- **BRANO DA LEGGERE**:
------------

Non racconta, evoca
Il logo è uno dei tratti salienti del brand. E questo lo sappiamo più o meno tutti.
Non esiste oggi un’azienda o un’istituzione che possa fare a meno di un sistema visuale che gli dia identità e diffusione.
Quello che è invece un pò meno ovvio è comprenderne la sua natura.
Il logo non non è, infatti, un virtuosismo grafico fine a se stesso, e non è nemmeno un segno che ha lo scopo di raccontare la tua storia o descrivere pedissequamente il ramo d’attività.
Il logo è un vessillo, che identifica e promuove; ma la sua funzione non si riduce a questo, poiché l’analisi del logo difficilmente potrà disgiungersi da quella del brand, il quale ha una natura più sfuggente.
Quale emblema della marca il logo sintetizza, in un segno, l’immaginario attorno al quale si sono addensati i suoi valori, la sua storia, il vissuto collettivo, la sua personalità, la sua estetica.
E’ un segno che rammenta, suggerisce e crea associazioni, e che ci consegna, così, il suo messaggio speciale.

Un distillato di significati e valori
Creare un logo è un esercizio complesso, frutto di intuizione, pensiero critico, sensibilità e un accurato lavoro di limatura.
Alla base di qualsiasi logo sta un progetto, che a sua volta rimanda all’intenzionalità di attribuire a questo segno grafico alcune caratteristiche precise, quelle rivendicate dall’identità di marca.
ll risultato dovrà quindi ricondurre a quel mondo e a quei valori più o meno dichiarati.

------------

Voci di dati salvate
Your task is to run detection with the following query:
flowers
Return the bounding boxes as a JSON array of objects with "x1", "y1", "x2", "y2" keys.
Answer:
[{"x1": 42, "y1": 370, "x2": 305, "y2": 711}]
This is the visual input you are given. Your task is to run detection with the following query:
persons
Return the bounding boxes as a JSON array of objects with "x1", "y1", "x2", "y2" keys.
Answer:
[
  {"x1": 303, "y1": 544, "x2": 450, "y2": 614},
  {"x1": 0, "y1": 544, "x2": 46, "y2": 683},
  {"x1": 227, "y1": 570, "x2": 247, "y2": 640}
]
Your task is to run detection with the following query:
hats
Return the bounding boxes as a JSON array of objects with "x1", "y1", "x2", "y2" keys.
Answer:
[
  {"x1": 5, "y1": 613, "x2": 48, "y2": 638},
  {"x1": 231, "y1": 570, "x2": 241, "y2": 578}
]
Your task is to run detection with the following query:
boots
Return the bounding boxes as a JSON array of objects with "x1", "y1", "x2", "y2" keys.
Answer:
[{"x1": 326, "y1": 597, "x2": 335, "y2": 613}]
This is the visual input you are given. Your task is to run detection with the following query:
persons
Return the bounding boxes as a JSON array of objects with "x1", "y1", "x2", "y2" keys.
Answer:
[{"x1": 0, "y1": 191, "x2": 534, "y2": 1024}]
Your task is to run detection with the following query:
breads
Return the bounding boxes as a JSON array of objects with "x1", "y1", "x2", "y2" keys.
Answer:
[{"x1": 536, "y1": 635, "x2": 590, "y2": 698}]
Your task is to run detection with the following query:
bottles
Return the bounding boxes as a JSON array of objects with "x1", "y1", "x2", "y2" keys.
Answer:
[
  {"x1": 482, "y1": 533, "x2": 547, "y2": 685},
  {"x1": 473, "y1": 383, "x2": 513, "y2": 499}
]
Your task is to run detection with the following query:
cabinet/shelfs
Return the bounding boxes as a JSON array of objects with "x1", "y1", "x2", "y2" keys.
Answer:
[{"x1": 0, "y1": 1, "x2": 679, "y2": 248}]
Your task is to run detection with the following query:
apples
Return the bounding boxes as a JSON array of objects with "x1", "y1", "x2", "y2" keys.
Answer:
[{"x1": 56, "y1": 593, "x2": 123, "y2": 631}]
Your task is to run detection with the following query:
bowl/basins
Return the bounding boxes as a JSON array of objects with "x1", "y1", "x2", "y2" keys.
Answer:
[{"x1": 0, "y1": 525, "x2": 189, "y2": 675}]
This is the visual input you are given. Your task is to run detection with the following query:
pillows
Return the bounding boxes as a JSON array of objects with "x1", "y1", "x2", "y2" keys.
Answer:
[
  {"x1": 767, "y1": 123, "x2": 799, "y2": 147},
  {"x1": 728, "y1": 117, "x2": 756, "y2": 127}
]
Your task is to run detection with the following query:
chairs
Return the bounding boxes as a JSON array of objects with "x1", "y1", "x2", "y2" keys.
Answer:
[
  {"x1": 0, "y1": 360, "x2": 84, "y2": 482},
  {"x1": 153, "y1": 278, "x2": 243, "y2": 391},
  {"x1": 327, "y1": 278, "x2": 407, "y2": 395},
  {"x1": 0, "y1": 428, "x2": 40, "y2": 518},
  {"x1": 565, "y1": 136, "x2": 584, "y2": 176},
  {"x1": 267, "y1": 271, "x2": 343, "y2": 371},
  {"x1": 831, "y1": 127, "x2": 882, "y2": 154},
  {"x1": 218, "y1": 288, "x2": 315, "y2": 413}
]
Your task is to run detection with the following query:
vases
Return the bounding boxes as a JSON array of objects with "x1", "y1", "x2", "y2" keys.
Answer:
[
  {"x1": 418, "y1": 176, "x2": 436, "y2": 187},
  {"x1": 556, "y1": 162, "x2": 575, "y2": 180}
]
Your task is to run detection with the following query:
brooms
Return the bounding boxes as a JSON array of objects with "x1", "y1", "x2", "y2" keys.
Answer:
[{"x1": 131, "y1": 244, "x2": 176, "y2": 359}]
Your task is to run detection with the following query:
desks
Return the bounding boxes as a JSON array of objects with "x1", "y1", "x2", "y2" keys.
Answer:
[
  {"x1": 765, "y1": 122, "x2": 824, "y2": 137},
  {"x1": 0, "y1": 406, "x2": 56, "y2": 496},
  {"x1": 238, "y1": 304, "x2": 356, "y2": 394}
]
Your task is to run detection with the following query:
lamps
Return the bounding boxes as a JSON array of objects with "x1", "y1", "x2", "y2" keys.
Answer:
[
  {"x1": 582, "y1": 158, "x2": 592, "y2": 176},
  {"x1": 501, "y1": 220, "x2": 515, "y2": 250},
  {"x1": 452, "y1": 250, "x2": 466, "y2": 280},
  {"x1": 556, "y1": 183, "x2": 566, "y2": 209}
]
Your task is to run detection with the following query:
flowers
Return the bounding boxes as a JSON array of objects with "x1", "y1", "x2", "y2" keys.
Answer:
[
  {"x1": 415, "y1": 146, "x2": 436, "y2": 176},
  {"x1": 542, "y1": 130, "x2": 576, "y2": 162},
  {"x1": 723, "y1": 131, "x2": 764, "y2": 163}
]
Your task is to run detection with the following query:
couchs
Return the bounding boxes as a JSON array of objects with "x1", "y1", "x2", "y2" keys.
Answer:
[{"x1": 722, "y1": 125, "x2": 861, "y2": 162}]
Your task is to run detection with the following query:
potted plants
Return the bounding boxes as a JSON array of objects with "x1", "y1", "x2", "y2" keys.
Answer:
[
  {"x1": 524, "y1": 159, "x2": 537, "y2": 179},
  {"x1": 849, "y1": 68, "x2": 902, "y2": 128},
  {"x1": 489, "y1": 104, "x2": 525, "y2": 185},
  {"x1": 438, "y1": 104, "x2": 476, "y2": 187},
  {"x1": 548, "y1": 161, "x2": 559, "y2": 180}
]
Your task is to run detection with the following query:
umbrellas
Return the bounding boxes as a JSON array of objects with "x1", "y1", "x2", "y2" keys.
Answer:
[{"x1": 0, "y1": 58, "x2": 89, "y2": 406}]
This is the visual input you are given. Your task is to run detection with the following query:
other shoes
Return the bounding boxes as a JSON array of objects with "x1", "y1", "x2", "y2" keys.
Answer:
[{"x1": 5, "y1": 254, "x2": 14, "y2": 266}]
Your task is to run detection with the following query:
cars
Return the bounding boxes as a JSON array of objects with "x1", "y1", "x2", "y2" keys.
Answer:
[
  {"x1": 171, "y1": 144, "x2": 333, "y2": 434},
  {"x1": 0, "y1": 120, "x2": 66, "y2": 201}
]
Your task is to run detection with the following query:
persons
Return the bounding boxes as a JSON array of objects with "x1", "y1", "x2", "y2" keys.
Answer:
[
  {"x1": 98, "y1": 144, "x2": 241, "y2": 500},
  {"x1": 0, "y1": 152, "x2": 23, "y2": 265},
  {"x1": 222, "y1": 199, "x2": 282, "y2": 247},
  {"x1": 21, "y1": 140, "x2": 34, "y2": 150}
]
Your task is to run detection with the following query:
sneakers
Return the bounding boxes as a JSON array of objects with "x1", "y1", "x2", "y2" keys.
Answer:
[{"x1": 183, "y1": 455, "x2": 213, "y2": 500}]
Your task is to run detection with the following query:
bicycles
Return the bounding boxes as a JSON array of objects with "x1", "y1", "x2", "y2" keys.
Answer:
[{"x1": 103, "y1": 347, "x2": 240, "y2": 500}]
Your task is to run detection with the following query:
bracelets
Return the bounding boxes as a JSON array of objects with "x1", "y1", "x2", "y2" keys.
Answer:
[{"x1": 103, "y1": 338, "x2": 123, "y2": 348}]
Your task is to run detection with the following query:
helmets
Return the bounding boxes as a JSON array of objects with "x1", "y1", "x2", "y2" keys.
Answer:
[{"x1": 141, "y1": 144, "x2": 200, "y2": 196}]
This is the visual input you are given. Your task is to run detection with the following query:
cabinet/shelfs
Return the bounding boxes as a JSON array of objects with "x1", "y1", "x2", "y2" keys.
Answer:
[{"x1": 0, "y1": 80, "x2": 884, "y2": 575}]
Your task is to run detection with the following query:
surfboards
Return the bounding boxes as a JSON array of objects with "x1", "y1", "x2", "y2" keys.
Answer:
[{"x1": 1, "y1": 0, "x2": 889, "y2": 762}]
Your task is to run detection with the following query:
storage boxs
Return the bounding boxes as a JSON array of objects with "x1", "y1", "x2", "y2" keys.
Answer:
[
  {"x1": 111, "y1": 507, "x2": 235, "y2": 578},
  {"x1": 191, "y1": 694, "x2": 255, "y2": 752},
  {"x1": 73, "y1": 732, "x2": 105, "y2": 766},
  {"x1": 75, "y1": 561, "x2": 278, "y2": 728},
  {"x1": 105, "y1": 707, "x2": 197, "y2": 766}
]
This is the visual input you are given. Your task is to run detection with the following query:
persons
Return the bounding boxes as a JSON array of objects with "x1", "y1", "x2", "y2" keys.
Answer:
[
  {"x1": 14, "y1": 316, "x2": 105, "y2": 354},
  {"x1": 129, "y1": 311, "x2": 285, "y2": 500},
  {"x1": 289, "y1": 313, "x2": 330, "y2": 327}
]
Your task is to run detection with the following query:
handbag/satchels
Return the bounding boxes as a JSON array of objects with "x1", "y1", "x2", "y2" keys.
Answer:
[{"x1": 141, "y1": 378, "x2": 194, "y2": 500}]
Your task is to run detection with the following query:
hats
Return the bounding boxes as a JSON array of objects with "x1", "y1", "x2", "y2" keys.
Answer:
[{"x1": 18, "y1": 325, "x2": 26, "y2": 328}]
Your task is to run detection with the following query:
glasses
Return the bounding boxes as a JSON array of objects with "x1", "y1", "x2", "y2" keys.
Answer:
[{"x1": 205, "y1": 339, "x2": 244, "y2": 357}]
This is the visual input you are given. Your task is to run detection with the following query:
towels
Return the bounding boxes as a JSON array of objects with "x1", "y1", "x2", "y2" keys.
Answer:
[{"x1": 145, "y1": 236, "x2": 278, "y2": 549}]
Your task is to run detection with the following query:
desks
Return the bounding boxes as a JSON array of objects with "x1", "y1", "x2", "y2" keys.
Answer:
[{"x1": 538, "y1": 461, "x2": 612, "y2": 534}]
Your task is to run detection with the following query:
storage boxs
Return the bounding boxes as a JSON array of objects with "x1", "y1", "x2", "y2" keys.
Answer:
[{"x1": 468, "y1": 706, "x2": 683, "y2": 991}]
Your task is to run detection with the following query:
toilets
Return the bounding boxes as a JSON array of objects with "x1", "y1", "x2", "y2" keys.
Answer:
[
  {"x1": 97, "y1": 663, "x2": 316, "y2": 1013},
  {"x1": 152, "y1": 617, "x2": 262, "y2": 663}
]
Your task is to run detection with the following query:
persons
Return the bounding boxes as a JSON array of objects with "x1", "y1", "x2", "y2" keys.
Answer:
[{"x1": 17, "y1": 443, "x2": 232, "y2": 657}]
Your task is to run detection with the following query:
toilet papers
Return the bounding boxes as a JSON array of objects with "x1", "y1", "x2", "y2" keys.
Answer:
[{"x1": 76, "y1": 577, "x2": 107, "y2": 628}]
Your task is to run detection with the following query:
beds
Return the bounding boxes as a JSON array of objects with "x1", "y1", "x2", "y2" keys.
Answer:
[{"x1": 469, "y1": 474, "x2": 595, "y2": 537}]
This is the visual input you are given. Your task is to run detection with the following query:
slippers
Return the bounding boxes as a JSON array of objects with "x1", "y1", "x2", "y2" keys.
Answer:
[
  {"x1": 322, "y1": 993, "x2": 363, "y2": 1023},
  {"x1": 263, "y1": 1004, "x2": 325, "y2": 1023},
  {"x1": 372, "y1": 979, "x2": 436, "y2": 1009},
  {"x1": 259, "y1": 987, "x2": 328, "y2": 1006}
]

------------

Ripeti per favore, parola per parola, il testo sul logo dalle parole "Quello che è" fino alle parole "il ramo d’attività." incluse.

Quello che è invece un pò meno ovvio è comprenderne la sua natura.
Il logo non non è, infatti, un virtuosismo grafico fine a se stesso, e non è nemmeno un segno che ha lo scopo di raccontare la tua storia o descrivere pedissequamente il ramo d’attività.